Anyway, there we were because these ... chums; that's the ticket ... these people said they had some good wine they wanted to drink up. On arrival, they explained, or so I thought, that the Wall St. Journal wine writer had been promoting this concept of occasional Drink Your Best days on which you looked among your prize bottles and goshdarnit drank some of your Fine, the idea being that if you put it off too long your rarest becomes too precious to drink and then it turns to vinegar ....

You get the point.

The host showed us a bottle of Mouton Rothschild 1936 filled with powder, a fine wine that had died undrunk.
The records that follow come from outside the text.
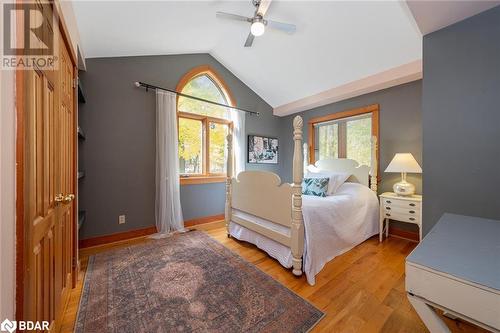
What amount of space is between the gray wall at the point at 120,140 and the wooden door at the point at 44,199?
119cm

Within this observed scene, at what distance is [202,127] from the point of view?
3.51 m

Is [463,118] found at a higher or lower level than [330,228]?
higher

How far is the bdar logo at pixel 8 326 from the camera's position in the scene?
606 millimetres

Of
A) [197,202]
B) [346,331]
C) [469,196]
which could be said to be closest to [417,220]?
[469,196]

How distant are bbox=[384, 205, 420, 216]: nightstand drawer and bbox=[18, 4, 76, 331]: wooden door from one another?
3331 millimetres

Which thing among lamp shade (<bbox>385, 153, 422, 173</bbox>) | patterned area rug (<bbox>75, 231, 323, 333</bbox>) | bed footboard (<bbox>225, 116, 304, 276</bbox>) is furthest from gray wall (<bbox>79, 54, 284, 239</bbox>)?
lamp shade (<bbox>385, 153, 422, 173</bbox>)

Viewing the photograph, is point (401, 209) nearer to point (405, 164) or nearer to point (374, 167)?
point (405, 164)

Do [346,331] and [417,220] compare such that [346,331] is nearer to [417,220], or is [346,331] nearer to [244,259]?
[244,259]

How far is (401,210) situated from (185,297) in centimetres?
271

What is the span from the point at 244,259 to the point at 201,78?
3075mm

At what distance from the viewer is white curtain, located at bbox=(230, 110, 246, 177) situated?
3744 mm

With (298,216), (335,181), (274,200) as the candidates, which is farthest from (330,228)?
(335,181)

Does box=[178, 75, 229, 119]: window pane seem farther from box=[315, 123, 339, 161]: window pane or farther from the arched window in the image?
box=[315, 123, 339, 161]: window pane

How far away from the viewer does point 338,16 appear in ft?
7.34
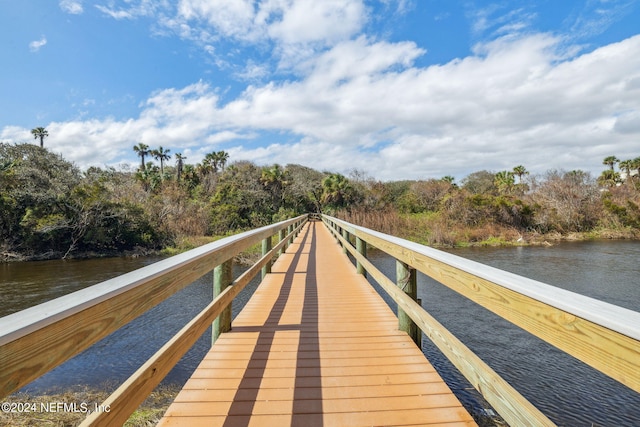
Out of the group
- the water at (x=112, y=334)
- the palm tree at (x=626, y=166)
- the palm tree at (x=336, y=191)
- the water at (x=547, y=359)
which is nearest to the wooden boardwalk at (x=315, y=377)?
the water at (x=547, y=359)

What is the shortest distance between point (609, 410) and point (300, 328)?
5.33m

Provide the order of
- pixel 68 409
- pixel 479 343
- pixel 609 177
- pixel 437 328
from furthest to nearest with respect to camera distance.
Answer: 1. pixel 609 177
2. pixel 479 343
3. pixel 68 409
4. pixel 437 328

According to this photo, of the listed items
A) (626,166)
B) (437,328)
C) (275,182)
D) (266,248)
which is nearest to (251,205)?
(275,182)

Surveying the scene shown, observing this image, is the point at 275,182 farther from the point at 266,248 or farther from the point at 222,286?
the point at 222,286

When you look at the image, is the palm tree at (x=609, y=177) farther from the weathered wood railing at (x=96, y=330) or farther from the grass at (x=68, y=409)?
the weathered wood railing at (x=96, y=330)

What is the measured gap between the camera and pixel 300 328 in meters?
3.27

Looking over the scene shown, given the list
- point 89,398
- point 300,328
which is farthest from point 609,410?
point 89,398

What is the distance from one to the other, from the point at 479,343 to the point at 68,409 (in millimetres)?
7440

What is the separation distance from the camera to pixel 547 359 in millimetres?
6668

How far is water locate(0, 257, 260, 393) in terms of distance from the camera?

It had belonged to his uncle, he said.

So then we drank two bottles of Dom Perignon, the '95 and the '96, and several bottles of French red -- I hang my head in shame to say I have no memory of their names other than that those names should be said only in tones of worship -- and finished up with a sherry that was almost gooey with lovely rich sweetness.

We drank -- I say to you, dear Friends of the Blog, a title for which the bar is set so low it is virtually subterranean -- as we have never drunk before and almost certainly never will again.

Doubt we will be asked back. Personally, I though it was funny when I backed out of the presence of our hosts in a deep bow saying I was not worthy to live, but they will play at being small D democrats -- and cap D ones too! --and were not amused.

Some wine, FOB. Some wine.

I would have written about it five days ago but I wanted to have something to link to. I searched for Wall St. Journal and "drink best" and on and on through many variations. And found nothing.

So who knows why they shared their good wine with us?

Noblesse oblige? Finally, something to link to.